If I remove the compound index, does it in fact make use of the two single indexes but slowing down?
回答1:
If I got your point, this might help:
Assuming you have these documents for sample
{
field1 : 1,
field2 : 2,
},
{
field1 : 2,
field2 : 3,
},
{
field1 : 1,
field2 : 4,
}
Step 1: you have index just for filed1 (name of index field1_1)}:
perform the : db.test3.find({field1:1}).sort({field2:1})
the mongo uses field1_1 index to search in document. the result of .explain() is:
"cursor" : "BtreeCursor field1_1",
"isMultiKey" : false,
"n" : 2,
"nscannedObjects" : 2,
"nscanned" : 2,
Step 2: add your compound index, name it field1_1_field2_1, now you have 2 index for field 1.
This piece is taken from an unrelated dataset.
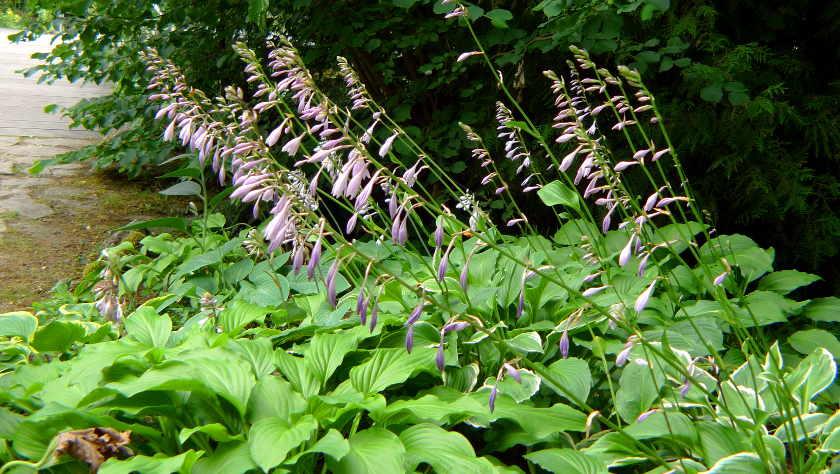 Schatten Standorte Pflanzen Fur Teich Und Garten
perform find().sort() query, you will have
"cursor" : "BtreeCursor field1_1_field2_1",
"isMultiKey" : false,
"n" : 2,
"nscannedObjects" : 2,
"nscanned" : 2,
Concolusion:
if you use db.test3.find({field1:1}).sort({field2:1}), the mongo will use field1_1_field2_1 index.
if you use db.test3.find({field1:1}), the mongo will use field1_1 index.
I your case, If you have just field1_1_field2_1 index and you are performing db.test3.find({field1:1}), the mongo will use field1_1_field2_1 index as well.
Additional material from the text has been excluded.